▶ [ASSIGNED TASK] Which lines in the data below contain the string "type"? Locate each one, treating uppercase and lowercase as different, and copy it out in full.

▶ [EXERCISE MATERIALS]
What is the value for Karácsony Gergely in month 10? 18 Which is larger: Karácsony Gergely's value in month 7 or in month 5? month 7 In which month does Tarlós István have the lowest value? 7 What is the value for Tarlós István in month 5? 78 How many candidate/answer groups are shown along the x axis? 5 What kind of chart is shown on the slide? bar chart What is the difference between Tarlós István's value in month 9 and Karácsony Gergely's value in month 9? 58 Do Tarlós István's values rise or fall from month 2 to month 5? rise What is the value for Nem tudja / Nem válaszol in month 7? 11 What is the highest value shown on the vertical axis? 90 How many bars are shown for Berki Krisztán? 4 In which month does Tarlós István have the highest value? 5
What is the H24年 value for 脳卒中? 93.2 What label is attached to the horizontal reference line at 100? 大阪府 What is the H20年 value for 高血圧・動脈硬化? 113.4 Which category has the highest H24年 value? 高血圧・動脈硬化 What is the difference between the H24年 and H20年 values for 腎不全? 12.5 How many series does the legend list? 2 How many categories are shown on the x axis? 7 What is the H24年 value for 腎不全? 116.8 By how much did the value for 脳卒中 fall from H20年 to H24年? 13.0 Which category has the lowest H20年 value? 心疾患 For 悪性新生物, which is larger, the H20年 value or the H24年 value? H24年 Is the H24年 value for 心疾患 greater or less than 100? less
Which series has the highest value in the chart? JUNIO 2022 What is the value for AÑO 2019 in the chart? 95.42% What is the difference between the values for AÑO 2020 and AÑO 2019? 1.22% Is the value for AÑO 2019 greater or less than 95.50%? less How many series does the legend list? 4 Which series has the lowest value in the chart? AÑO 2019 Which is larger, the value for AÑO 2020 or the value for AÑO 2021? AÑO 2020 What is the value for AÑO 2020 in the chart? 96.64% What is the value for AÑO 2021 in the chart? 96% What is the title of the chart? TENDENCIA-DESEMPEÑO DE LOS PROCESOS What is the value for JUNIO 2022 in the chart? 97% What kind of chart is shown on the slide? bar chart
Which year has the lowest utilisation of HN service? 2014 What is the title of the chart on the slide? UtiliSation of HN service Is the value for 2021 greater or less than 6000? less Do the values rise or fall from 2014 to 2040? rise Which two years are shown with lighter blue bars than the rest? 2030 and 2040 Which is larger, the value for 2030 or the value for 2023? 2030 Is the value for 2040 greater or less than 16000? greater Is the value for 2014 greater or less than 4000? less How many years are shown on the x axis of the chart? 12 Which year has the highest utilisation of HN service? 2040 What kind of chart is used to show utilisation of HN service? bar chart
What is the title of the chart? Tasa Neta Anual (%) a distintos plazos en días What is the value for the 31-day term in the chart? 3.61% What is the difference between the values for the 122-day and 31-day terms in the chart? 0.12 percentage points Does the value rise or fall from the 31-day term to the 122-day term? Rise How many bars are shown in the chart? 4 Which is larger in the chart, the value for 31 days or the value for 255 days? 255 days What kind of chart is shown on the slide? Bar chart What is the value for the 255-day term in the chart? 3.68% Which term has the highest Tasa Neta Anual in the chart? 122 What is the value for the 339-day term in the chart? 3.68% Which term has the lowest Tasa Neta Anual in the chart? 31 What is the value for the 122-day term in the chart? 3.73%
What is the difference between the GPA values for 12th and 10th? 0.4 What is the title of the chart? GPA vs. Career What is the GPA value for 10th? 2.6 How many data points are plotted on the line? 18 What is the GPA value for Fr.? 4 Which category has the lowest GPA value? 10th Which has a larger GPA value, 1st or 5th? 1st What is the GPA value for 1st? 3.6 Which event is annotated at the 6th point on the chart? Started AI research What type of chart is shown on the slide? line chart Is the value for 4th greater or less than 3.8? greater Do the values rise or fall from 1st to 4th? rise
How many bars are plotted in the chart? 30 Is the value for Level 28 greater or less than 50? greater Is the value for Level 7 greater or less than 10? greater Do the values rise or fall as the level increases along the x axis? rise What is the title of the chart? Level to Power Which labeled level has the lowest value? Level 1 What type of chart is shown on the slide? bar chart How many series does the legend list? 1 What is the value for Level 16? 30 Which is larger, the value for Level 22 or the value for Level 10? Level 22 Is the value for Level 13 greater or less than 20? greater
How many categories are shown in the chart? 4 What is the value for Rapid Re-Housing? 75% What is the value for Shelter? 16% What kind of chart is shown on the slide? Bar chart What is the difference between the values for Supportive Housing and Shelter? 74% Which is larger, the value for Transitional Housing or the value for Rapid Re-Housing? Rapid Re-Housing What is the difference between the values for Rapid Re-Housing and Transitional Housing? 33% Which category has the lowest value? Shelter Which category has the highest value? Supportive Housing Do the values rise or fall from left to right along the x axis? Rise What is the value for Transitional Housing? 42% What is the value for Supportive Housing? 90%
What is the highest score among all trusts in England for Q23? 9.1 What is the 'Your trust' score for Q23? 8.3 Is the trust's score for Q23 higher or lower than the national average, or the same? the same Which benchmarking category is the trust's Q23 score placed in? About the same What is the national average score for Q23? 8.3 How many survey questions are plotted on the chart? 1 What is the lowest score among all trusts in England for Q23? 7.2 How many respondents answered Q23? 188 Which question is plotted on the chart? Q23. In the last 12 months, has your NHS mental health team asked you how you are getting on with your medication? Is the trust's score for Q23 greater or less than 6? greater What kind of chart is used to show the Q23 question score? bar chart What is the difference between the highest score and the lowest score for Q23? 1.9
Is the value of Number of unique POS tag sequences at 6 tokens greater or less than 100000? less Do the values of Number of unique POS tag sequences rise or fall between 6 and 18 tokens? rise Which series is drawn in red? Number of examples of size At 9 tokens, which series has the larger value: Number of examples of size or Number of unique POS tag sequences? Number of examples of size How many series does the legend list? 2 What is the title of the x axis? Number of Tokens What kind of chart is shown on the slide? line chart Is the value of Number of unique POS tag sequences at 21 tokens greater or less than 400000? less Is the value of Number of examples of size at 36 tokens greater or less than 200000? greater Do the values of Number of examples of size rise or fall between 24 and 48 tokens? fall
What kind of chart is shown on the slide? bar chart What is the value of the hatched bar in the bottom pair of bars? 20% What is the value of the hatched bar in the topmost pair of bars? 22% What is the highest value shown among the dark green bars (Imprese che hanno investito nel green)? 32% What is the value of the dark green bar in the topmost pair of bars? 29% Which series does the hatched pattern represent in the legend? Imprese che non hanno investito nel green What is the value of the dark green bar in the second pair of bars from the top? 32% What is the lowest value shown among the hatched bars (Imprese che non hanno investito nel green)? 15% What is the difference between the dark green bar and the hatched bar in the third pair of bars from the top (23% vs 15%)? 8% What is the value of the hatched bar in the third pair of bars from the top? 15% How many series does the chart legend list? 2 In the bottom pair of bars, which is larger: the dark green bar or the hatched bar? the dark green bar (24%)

▶ [EXERCISE OUTPUT]
What is the difference between the GPA values for 12th and 10th? 0.4 What is the title of the chart? GPA vs. Career What is the GPA value for 10th? 2.6 How many data points are plotted on the line? 18 What is the GPA value for Fr.? 4 Which category has the lowest GPA value? 10th Which has a larger GPA value, 1st or 5th? 1st What is the GPA value for 1st? 3.6 Which event is annotated at the 6th point on the chart? Started AI research What type of chart is shown on the slide? line chart Is the value for 4th greater or less than 3.8? greater Do the values rise or fall from 1st to 4th? rise
How many bars are plotted in the chart? 30 Is the value for Level 28 greater or less than 50? greater Is the value for Level 7 greater or less than 10? greater Do the values rise or fall as the level increases along the x axis? rise What is the title of the chart? Level to Power Which labeled level has the lowest value? Level 1 What type of chart is shown on the slide? bar chart How many series does the legend list? 1 What is the value for Level 16? 30 Which is larger, the value for Level 22 or the value for Level 10? Level 22 Is the value for Level 13 greater or less than 20? greater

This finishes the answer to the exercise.